1. Straight off, the “principal recommendations” at the end of the manifesto seem significantly less clear and radical than the document as a whole.
2. More worryingly, the numerous statements from the Labour leadership – particularly John McDonnell – welcoming the manifesto do not make any commitments or comments on the right to strike or on repealing or even modifying the bulk of the anti-union laws, but rather seem to deliberately avoid those topics. Meanwhile both the leadership and the IER itself have in this respect focused almost exclusively on “Repealing the Trade Union Act” of 2016, with no other commitments on the right to strike.
This means ignoring the clear policy passed at Labour conference in 2015, 2017 and this year – to repeal the TU Act and the earlier anti-union laws introduced between 1980 and 1993, and replace them with strong legal workers’ rights including strong rights to strike and picket.
3. Also worrying is the fact the IER’s second (2018) manifesto, which is billed as a blueprint for implementing the 2016 document, makes no reference to the right to strike or the anti-union laws at all – except for a quarter-sentence in the introduction saying that it will not cover that!

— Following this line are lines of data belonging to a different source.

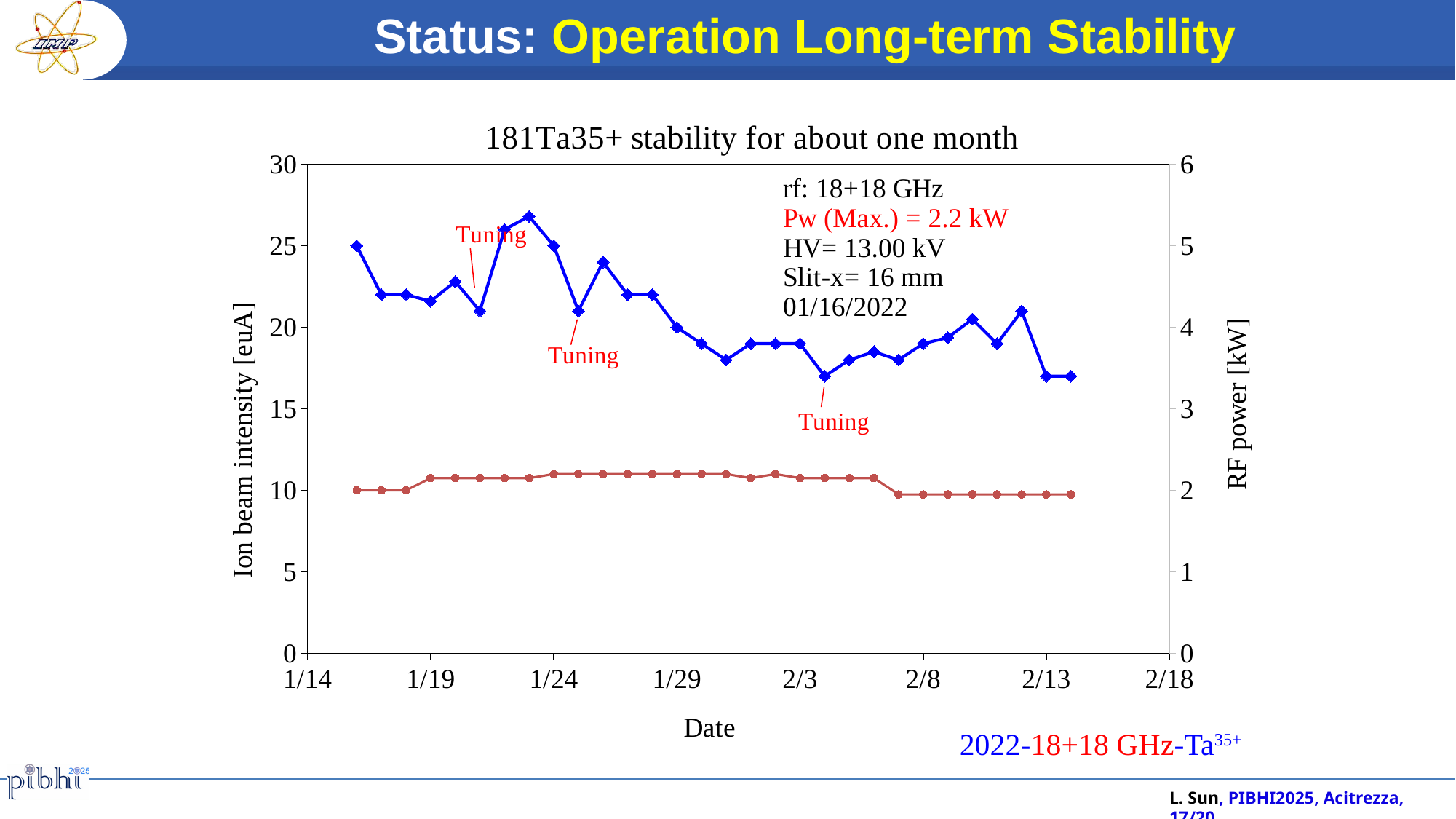
What is the label of the left vertical axis? Ion beam intensity [euA] Is the ion beam intensity at the first plotted point greater or less than 20 euA? greater According to the text on the chart, what is the HV value? 13.00 kV What type of chart is shown on the slide? line chart Overall, does the ion beam intensity rise or fall from the start to the end of the period? fall How many 'Tuning' annotations are marked on the chart? 3 Is the ion beam intensity at the last plotted point greater or less than 20 euA? less How many data series are plotted on the chart? 2 Is the RF power at any point greater or less than 3 kW? less According to the text on the chart, what is the maximum RF power (Pw)? 2.2 kW What is the title of the chart? 181Ta35+ stability for about one month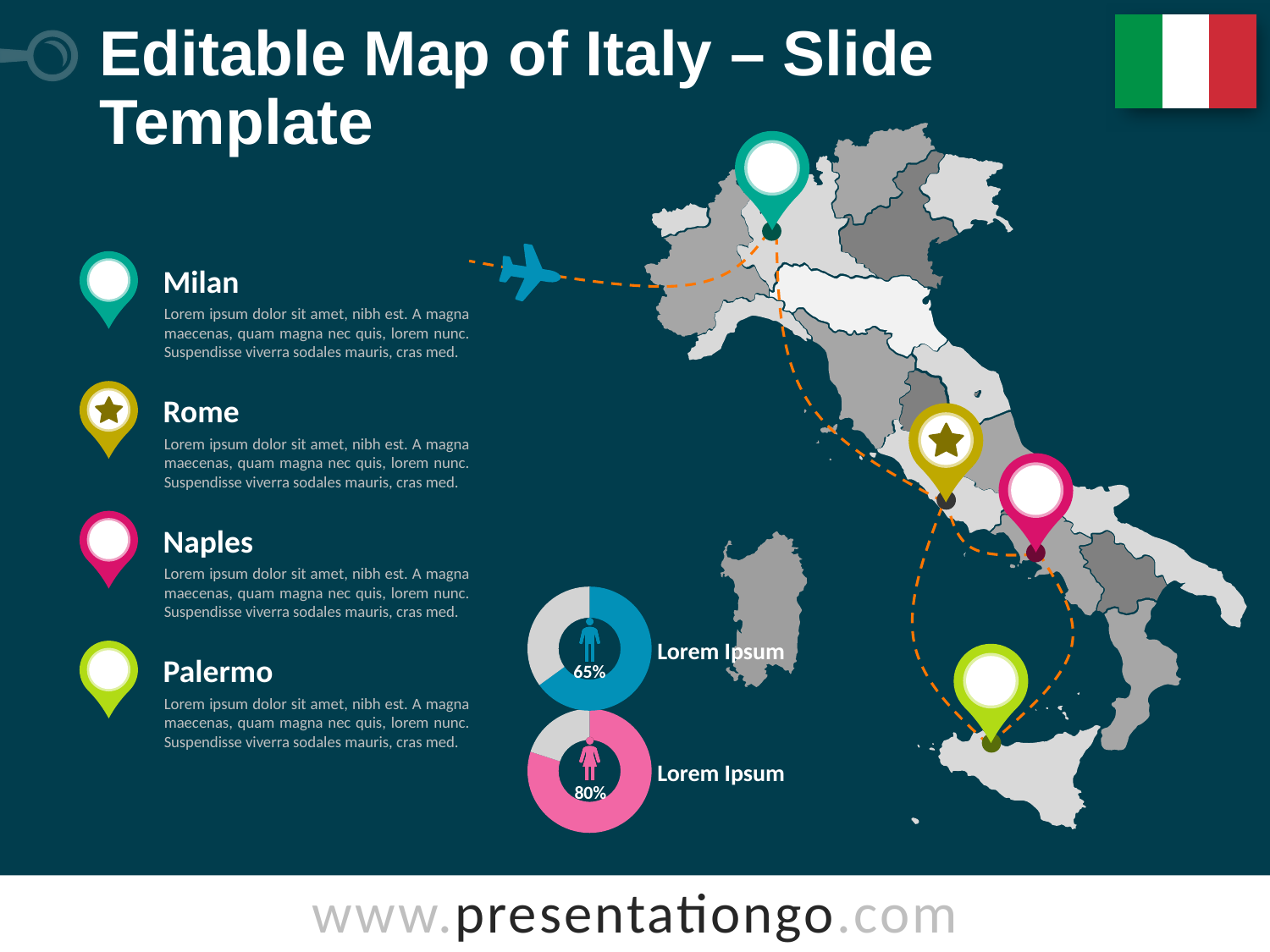
What percentage is shown in the lower (pink) donut chart? 80% What kind of charts are shown at the bottom centre of the slide? donut (pie) charts What text label appears to the right of each donut chart? Lorem Ipsum What is the difference between the percentage in the lower pink donut chart and the percentage in the upper blue donut chart? 15% How many donut charts are on the slide? 2 What colour is the filled portion of the upper donut chart? blue What percentage is shown in the upper (blue) donut chart? 65% Which donut chart shows the larger percentage, the upper blue one or the lower pink one? the lower pink one What share of the lower donut chart is filled in pink? 80%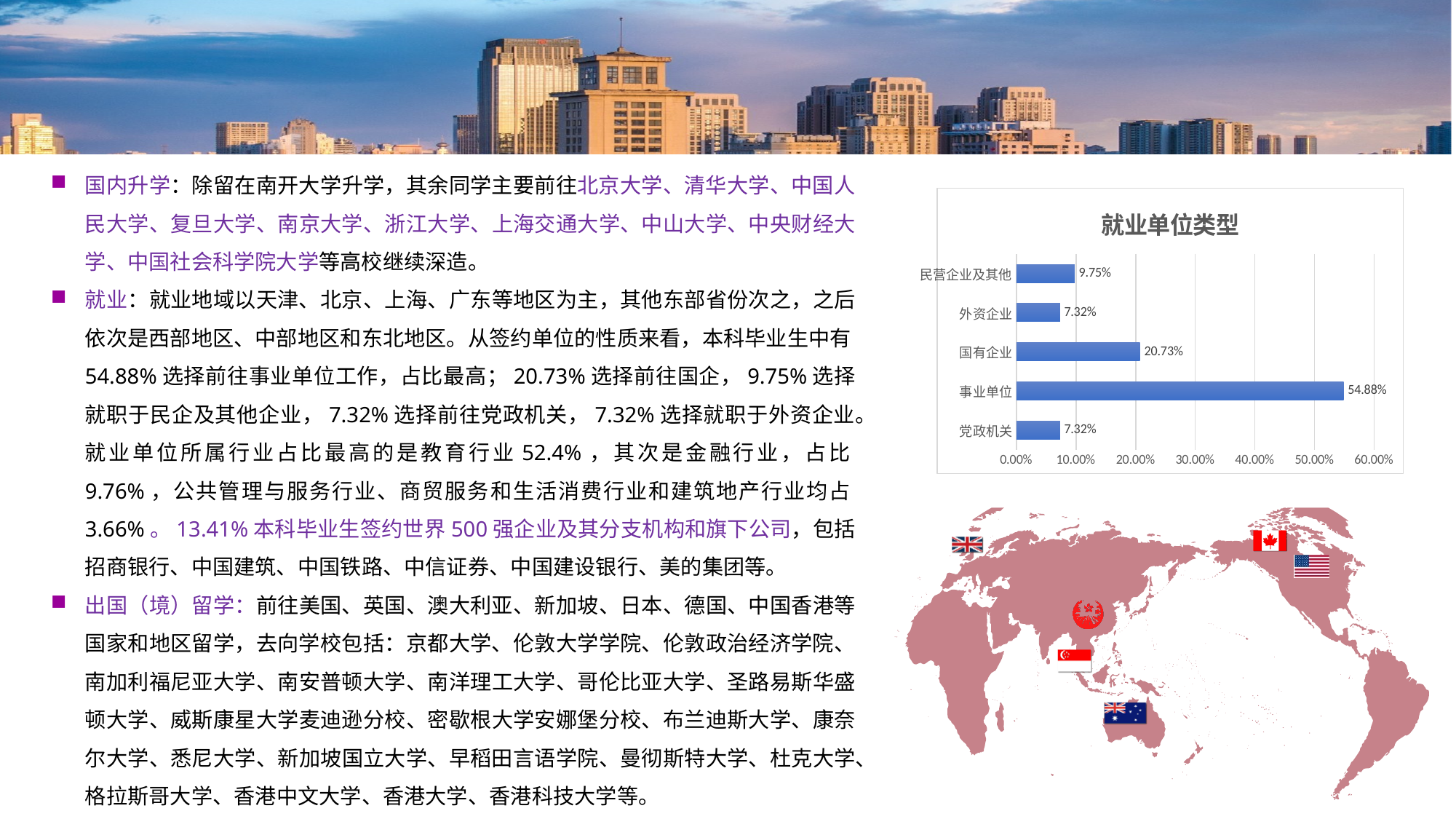
What is the difference between the values for 民营企业及其他 and 外资企业? 2.43% What is the value for 民营企业及其他? 9.75% What is the difference between the values for 事业单位 and 国有企业? 34.15% What is the title of the chart? 就业单位类型 Which category has the highest value? 事业单位 What is the value for 党政机关? 7.32% Is the value for 事业单位 greater or less than 50.00%? greater How many categories are shown in the chart? 5 Which is larger, the value for 国有企业 or the value for 民营企业及其他? 国有企业 What is the value for 国有企业? 20.73% What is the value for 事业单位? 54.88% What type of chart is shown on the slide? bar chart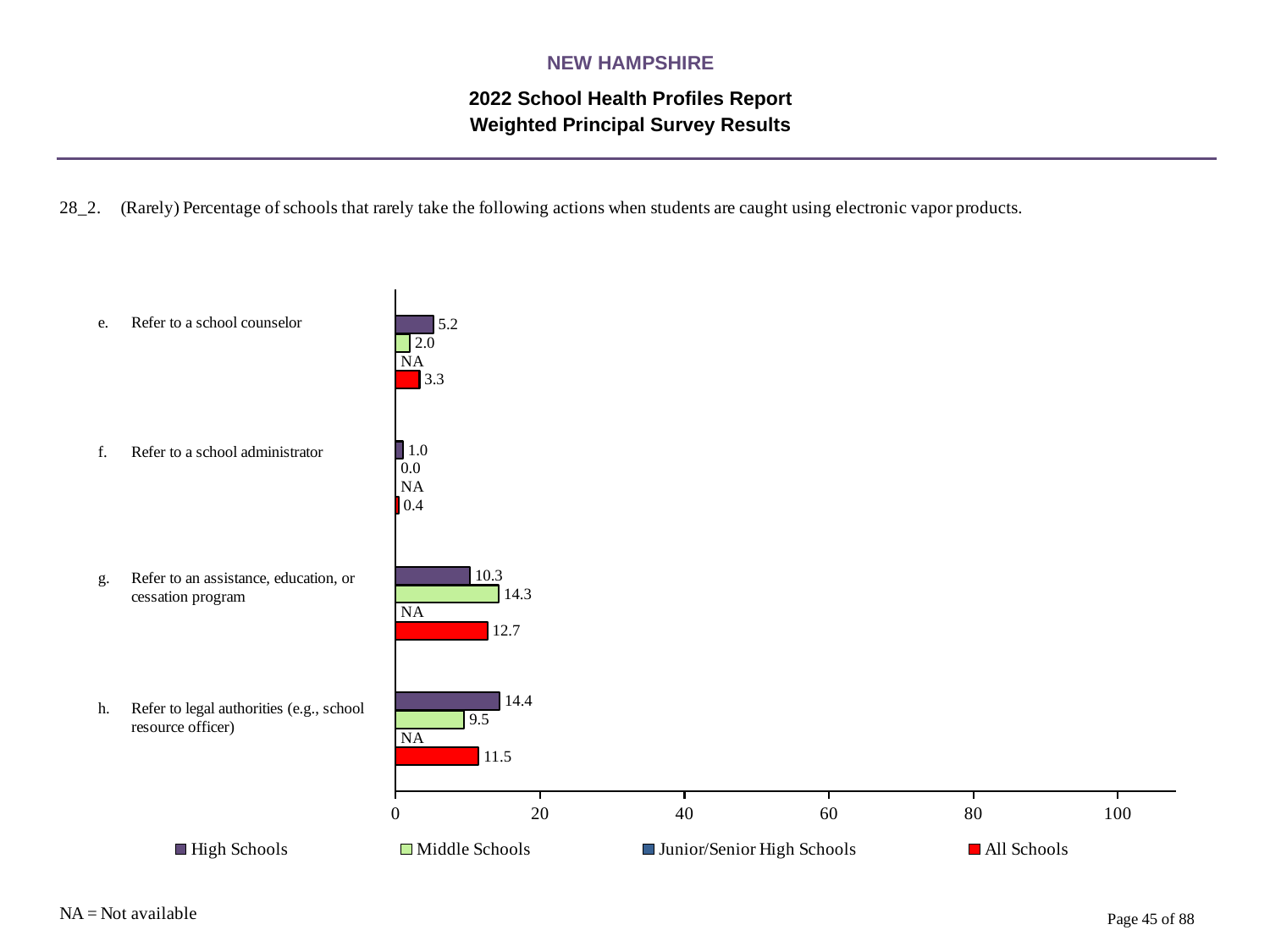
What kind of chart is shown on the slide? Bar chart Which action has the lowest value for All Schools? Refer to a school administrator What is the value for High Schools for "Refer to a school counselor"? 5.2 What is the value for All Schools for "Refer to legal authorities (e.g., school resource officer)"? 11.5 What value is shown for Junior/Senior High Schools for "Refer to a school counselor"? NA How many actions (categories) are shown on the chart? 4 What is the value for Middle Schools for "Refer to an assistance, education, or cessation program"? 14.3 How many series does the legend list? 4 For "Refer to an assistance, education, or cessation program", which is larger: the High Schools value or the Middle Schools value? Middle Schools What is the value for Middle Schools for "Refer to a school administrator"? 0.0 Which action has the highest value for High Schools? Refer to legal authorities (e.g., school resource officer) What is the difference between the High Schools and Middle Schools values for "Refer to legal authorities (e.g., school resource officer)"? 4.9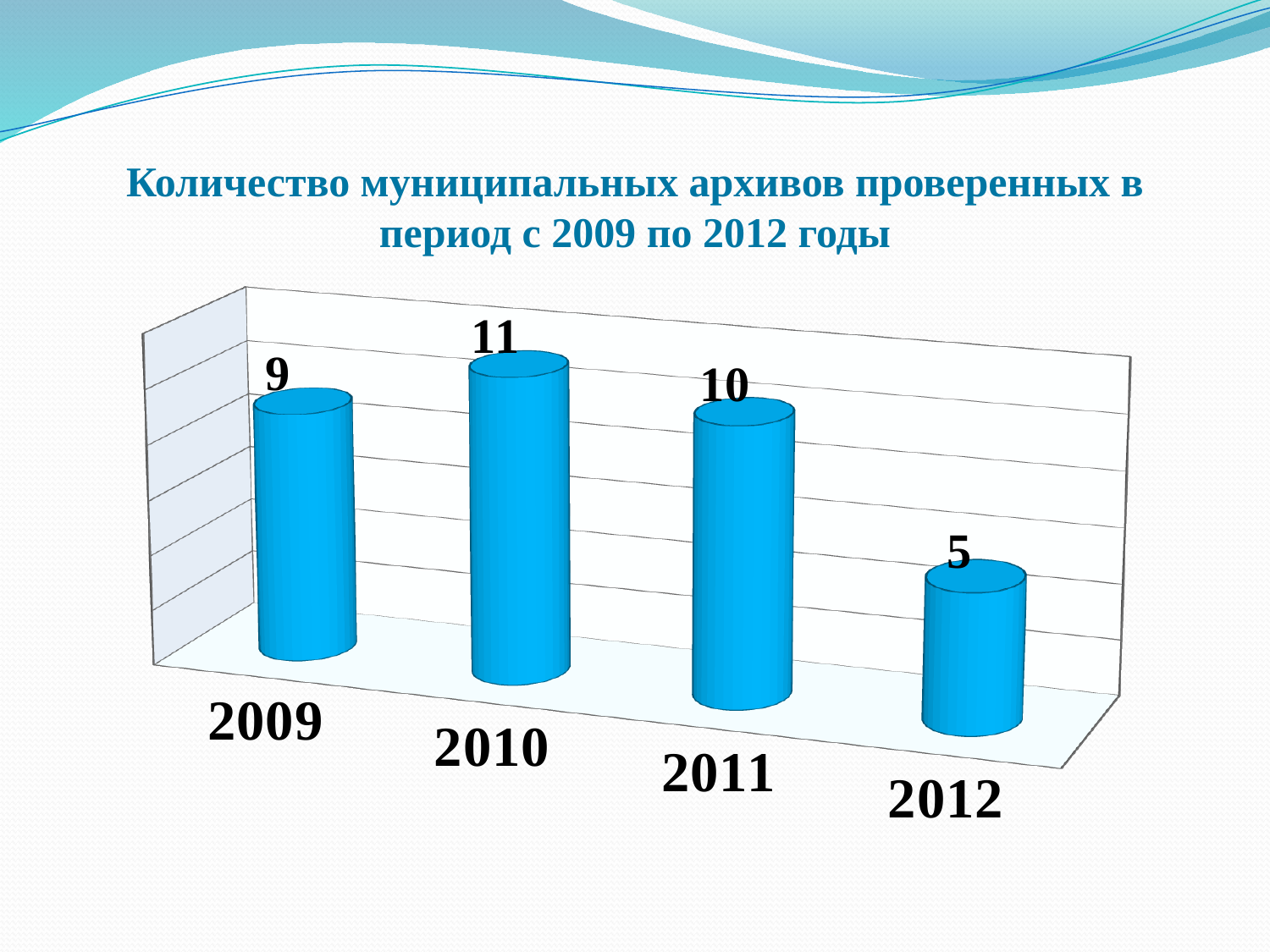
Which year has the highest value? 2010 Which year has the lowest value? 2012 What is the value for 2012? 5 What is the difference between the values for 2010 and 2012? 6 How many years are shown on the chart? 4 What is the value for 2011? 10 What is the difference between the values for 2011 and 2009? 1 What kind of chart is shown on the slide? Bar chart Which is larger, the value for 2009 or the value for 2012? 2009 What is the value for 2009? 9 Do the values rise or fall from 2011 to 2012? Fall What is the value for 2010? 11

It seems to us that there is a problematic and concerning trend here.
To be clear, our point is not that the IER and the Corbyn leadership are not advocating anything good in terms of workers’ rights. It is that none of these things are substitutes for a strong right to strike and the repeal of the anti-union laws necessary for that. (This is not the place for an extended argument on this point, but in our view if the leadership does intend to tackle the anti-union laws, it needs to publicly advocate and argue for this now, not hope the issue will become easier to argue later on!)
In fact without a strong right to strike many of the policies the leadership is advocating very likely cannot be realised, at least not in a way that will benefit workers and produce a genuine labour movement revival.
That is particularly true for the demand which the IER and the Labour leadership are making central: reinstating collective bargaining between employers and unions over wages, terms, conditions and standards. The reasons collective bargaining needs to be combined with a strong right to strike were explained well by the IER in 2016 (eg see the quotations above), but increasingly less so.
The Clarion would argue: as long as capitalism exists, collective bargaining is generally preferable to the absence of it. The decline of coverage from 85-odd percent of workers to more like 20 percent is a shocking measure of the labour movement’s retreat. But ‘collective bargaining’ can take various forms and mean various different things in practice. Without the ability to take industrial action freely, it means locking workers into a framework which stifles rather than empowers them.
References to the IER are often accompanied by assurances that shadow ministers are working with it to develop policy on these issues. But both from the standpoint of Labour Party democracy and in order to ensure the policy includes a strong right to strike, this process must include the demands passed by Labour Party conference in recent years – and the most radical demands in the 2016 IER manifesto – not ignore them.